What is the monotonic reduction interval of f x x 1 x, x 0 ? Let s talk about the steps

Hehe, this is a classic question, a must-have brain before the college entrance examination

I have learned to seek guidance before the college entrance examination, so it is beneficial to get in touch with it a little ahead.

Since a function is a subtraction function in the interval where the derivative is less than 0, it is good to find the derivative of the function.

Abbreviated as "derivation"].

Solution: Derivative f(x)=x+1 x,(x 0) on both sides at the same time to obtain.

f'(x) = 1 - (1 x 2) because f'(x) < 0, 1 x 2>1, and x 2<1, that is, 0<=x<1, and because x>0, so 0 In summary, the monotonic reduction interval of f(x)=x+1 x(x 0) is (0,1).

This is a math problem in the first year of high school, and I forgot what a single interval is.

Upstairs there's a derivative, advanced mathematics.

If you want to kill him, why don't you come out with the whole calculus.

This is called a tick function.

Find the two vertices (1,2) (-1,-2).

On (0,1) is a subtraction function.

I don't have the conditions to draw an image, sorry.

Repair! How to find the vertex!

Let x=1 x, find two x, bring in, find two y's are vertices.

In this comparison of typical problems, you need to know the steps of doing a monotonous problem of functions, one is to define the domain, the second is parity, and the third is to do it; My steps are as follows: The definition is that x is not equal to 0, and it is an odd function, so only consider the case where x is greater than 0, and the following can be done in a variety of ways, one is the definition method, and the other is to find the derivative.

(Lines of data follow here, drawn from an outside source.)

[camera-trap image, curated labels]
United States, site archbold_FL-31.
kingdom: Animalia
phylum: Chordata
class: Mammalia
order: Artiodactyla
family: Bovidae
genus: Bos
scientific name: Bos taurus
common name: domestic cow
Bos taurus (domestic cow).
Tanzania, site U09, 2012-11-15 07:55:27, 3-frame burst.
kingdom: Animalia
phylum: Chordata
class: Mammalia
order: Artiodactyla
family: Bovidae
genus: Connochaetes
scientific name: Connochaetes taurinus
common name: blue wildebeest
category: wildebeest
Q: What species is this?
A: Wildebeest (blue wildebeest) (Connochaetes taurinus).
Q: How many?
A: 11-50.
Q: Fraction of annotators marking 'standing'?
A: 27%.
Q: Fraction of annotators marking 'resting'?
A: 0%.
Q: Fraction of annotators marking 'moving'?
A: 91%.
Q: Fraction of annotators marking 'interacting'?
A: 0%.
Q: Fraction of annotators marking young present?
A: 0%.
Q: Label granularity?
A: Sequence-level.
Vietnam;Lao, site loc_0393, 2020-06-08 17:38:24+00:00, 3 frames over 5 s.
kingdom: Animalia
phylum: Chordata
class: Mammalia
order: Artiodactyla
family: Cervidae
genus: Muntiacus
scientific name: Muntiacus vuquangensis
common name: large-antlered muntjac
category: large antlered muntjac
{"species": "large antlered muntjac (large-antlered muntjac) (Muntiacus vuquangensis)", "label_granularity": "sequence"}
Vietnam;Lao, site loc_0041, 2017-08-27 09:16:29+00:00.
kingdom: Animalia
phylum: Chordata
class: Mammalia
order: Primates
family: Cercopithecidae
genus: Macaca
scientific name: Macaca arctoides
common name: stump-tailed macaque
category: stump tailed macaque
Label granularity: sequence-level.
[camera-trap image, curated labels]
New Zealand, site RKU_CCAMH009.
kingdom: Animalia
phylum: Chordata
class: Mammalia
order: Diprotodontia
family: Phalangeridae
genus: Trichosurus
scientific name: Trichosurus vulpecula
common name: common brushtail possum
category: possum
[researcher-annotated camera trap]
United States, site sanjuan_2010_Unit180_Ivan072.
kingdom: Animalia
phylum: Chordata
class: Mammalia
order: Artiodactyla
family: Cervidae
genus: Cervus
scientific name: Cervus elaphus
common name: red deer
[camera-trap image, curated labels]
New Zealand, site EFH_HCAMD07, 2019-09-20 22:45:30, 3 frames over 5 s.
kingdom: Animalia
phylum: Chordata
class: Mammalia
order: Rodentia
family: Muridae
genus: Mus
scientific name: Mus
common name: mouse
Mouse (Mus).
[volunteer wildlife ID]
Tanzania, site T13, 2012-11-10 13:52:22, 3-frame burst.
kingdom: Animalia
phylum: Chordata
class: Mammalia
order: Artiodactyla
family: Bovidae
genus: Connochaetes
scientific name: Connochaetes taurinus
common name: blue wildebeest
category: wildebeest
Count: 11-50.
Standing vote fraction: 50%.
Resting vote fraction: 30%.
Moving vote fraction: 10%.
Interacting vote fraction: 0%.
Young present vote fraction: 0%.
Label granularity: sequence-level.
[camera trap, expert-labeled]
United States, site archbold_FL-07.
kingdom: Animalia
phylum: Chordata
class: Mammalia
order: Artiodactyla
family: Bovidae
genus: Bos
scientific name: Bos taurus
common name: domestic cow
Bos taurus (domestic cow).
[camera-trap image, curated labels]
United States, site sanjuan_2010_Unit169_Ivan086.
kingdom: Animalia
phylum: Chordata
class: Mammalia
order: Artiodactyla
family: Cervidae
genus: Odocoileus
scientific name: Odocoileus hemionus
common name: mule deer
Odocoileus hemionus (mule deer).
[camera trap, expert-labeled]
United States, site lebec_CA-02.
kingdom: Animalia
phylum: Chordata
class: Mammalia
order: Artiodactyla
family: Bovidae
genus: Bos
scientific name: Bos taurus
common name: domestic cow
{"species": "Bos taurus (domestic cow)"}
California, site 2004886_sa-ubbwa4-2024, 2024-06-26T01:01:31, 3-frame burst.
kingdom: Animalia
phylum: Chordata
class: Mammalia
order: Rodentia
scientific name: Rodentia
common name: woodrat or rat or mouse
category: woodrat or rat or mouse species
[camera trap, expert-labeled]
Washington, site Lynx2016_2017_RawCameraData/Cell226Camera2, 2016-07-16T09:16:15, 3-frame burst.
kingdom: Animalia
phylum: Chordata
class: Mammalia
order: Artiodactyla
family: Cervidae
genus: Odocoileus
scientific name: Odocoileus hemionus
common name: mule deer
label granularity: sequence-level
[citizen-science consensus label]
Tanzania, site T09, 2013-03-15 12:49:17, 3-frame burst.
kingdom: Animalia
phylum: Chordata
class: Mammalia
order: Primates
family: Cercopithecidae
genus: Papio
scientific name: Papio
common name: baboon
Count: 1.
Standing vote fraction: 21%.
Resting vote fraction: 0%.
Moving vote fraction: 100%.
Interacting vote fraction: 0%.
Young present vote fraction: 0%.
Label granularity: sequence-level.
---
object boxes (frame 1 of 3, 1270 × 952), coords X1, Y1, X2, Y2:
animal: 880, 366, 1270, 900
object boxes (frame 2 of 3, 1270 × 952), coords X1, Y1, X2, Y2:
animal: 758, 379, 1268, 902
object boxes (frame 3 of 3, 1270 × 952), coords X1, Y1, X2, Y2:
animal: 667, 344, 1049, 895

Let's do it by yourself below.

Provide the mind to learn by yourself

Huh

Order f'(x)=x,f"(x) = 1 x, the intersection of the two is (1,1), so the monotonic reduction interval is [0,1].

Derivation. f'（x）＝3x²-3

Reel 3x -3 0

Solve -1 x 1

Therefore, the monotonic reduction interval is [-1,+1].

f(x)=log3(1-x)+[1 (x-1)] The domain of the function log3(1-x) is: (-1) function y=log3(1-x) can be split into: y=log3(t) (monotonically increasing) t=1-x (monotonically decreasing) so the first half of the function log3(1-x) in f(x) is a single-plex digging modulation function, and the second half of the function infiltrating ridge nucleus 1 (x-1) is the third field nucleus centered at point (1,0).

When x 0, f(x)=x 2-2x-1=(x-1) 2-2 image is a parabolic arc on the right side of the y-axis with x=1 as the axis of symmetry and the opening facing upwards f(-x)=x 2-|-x|-1=f(x), f(x) is an even function, the image is symmetrical about the y-axis, and the image on the right side of the y-axis can be combined with the image along the y-axis, and the monotonically decreasing interval of f(x) is obtained.

y=1/3x³+x²-8x

y'=x +2x-8=(x+4)(x-2)let y'=0, x=2 or x=-4

When x<-4 or x>2, y'>0 and y is the increment function.

When -4 therefore the increase interval for y is (-4) and (2,+ the decrease interval is [-4,2].

y=1/(1-x)

From the denominator is not 0,1-x≠0,x≠1, the domain of the function is defined as.

When x (1), as x increases, 1-x decreases, 1 (1-x) increases, and (1) is the increasing interval of the function y;

In the same way, (1, is also the increasing interval of the function y, therefore, the function y has no decreasing interval.

The domain of the f(x)=log3(1-x)+[1 (x-1)] function log3(1-x) is as follows: (-1) function y=log3(1-x) can be split into the following

y=log3(t) (monotonically incremented).

t=1-x (monotonically minus).

So the first half of the perturbation function log3(1-x) in f(x) is a monotonic subtraction function, and the second half function 1 (x-1) is a hyperbola centered in the third quadrant at point (1,0), which is also a subtraction function, so.

The original function is subtractive over the entire defined domain;

The monotonous reduction zone blocking judgment is as follows: (-1) Jane Li Gai.

Answer: f(x)=|x²-1|+x

1) When x -1 < = 0 i.e. -1 < = x < = 1:

f(x)=1-x +x=-(x-1 2) +5 4 The monotonically decreasing interval is [1 2,1].

2) When x -1 > = 0, i.e. x < = -1 or x > = 1:

f(x)=x -1+x=(x+1 2) -5 4 The monotonically decreasing interval is (- 1].

In summary, f(x)=|x²-1|The monotonically decreasing interval of +x is [1 2,1] or (- 1).